Jardins de Métis/Reford Gardens
Mélanie Gauthier, Marketing Manager, Jardins de Métis
Office: 418-775-2221, x 228
Email: melanie.gauthier@jardinsdemetis.com


ABOUT CURATOR VIVEKA MELKI

WAR Flowers: A Touring Art Exhibition curator Viveka Melki is a Canadian filmmaker and screenwriter. She has lived, worked and travelled in cultures where repressive regimes are dominant. From these experiences are born her projects around conflict - and the capacity of the human spirit for resilience. Reflecting on the subject of war, she says: “I dislike war because it runs in our blood and then our blood runs. I am confused by wars now because it's not clear anymore who the enemy is. War seems to be a struggle in grey. I hate war because my daughter is growing up in a world filled with conflicts, and all I can do is teach her to love, so that despite that which surrounds her, she holds on to all that is life outside of ...war”.

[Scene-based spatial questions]
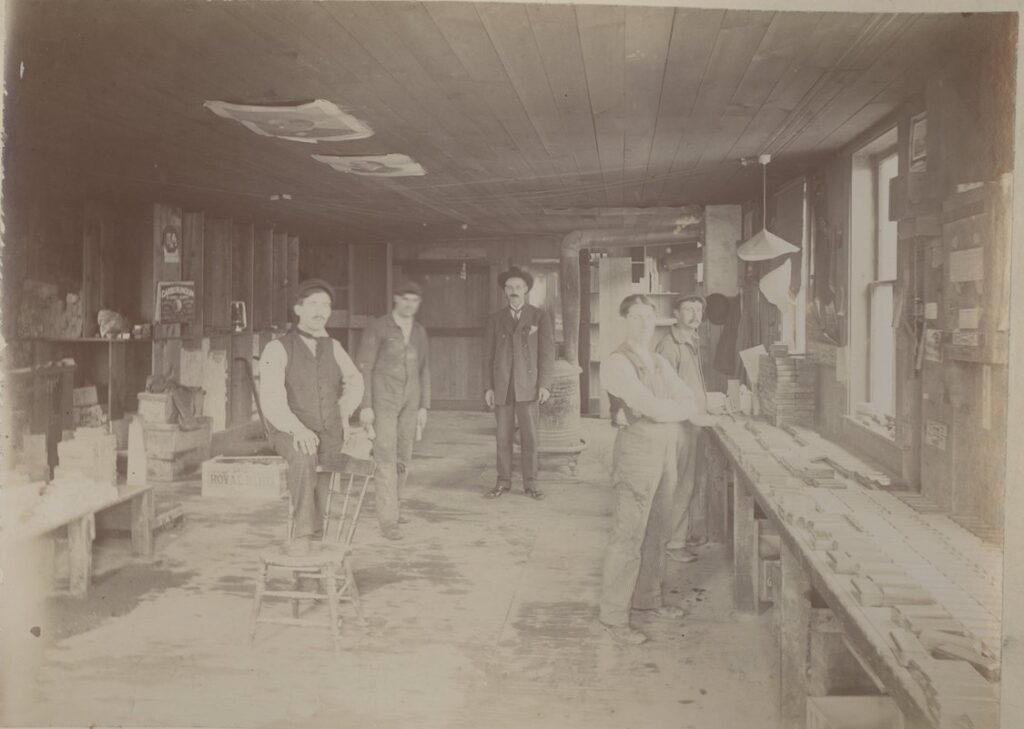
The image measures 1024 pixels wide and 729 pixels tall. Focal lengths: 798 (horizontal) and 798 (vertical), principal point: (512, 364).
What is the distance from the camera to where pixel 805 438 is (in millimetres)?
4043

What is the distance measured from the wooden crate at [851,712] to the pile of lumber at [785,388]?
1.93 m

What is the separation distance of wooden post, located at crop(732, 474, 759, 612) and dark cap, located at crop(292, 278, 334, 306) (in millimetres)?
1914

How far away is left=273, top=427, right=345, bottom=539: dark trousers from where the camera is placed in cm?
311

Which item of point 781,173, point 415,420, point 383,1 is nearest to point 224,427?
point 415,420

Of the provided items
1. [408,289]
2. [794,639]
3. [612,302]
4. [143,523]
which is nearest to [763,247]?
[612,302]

--

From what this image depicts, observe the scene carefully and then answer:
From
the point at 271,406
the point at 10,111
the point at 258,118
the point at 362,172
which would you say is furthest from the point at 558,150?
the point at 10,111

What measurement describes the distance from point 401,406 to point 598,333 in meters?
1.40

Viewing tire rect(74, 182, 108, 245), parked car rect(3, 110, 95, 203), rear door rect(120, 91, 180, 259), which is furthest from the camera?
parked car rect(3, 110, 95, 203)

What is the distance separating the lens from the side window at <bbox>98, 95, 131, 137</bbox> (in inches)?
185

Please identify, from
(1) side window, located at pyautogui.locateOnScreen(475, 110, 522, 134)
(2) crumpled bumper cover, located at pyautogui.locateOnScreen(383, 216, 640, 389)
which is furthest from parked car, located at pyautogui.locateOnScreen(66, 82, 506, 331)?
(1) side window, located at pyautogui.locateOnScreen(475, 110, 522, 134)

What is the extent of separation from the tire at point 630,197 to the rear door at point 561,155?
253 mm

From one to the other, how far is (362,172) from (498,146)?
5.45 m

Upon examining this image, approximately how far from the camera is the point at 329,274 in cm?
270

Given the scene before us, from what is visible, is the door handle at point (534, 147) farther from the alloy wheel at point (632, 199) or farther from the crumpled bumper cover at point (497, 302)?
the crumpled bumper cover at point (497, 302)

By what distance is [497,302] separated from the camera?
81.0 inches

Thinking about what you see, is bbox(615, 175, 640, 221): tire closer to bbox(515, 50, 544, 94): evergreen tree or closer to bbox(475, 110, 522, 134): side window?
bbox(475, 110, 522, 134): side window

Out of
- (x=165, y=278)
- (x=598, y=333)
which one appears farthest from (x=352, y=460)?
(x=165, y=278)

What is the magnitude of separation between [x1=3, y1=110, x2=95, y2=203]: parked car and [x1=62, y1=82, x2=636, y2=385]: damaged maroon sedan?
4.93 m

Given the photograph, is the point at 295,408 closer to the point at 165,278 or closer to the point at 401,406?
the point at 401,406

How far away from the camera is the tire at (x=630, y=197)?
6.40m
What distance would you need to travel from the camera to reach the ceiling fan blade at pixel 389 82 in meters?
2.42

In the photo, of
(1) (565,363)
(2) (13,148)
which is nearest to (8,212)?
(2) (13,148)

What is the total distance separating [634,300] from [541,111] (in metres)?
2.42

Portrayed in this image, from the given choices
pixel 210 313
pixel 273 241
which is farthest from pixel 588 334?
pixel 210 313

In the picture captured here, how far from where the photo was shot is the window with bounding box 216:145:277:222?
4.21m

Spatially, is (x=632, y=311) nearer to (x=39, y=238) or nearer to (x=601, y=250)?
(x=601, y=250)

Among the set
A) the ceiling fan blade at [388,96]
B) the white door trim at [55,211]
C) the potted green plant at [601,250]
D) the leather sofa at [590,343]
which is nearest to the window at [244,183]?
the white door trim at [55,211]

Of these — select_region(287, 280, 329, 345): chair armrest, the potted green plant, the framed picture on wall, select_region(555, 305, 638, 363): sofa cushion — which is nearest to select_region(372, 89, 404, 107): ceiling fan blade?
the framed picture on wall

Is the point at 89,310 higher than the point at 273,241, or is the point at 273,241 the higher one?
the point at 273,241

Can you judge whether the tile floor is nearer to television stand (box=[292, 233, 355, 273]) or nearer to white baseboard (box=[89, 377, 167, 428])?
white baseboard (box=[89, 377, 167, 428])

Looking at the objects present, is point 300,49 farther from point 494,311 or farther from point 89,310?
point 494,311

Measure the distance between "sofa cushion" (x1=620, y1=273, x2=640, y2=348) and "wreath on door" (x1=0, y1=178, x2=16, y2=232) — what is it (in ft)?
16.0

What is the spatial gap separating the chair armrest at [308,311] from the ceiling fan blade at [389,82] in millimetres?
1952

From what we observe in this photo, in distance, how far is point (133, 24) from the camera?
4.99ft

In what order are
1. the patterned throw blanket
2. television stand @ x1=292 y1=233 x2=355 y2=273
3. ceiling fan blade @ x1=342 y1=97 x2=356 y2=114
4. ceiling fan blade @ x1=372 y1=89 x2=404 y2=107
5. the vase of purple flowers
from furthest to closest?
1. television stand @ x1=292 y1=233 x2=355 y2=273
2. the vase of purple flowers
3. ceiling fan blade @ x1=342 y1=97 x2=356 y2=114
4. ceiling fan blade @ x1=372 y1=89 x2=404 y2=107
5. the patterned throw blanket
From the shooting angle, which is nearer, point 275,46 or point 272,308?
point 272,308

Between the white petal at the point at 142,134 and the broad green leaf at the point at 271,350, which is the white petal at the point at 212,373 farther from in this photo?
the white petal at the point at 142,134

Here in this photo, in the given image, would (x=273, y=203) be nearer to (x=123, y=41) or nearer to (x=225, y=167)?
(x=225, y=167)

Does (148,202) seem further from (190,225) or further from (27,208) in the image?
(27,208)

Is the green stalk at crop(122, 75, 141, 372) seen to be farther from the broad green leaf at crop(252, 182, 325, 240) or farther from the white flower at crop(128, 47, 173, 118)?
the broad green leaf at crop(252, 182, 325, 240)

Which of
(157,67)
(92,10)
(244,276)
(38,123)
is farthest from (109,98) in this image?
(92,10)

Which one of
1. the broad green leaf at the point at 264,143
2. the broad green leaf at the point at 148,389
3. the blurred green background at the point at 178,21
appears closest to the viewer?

What is asked: According to the curator profile above, which touring art exhibition does Viveka Melki curate?

Task response: WAR Flowers: A Touring Art Exhibition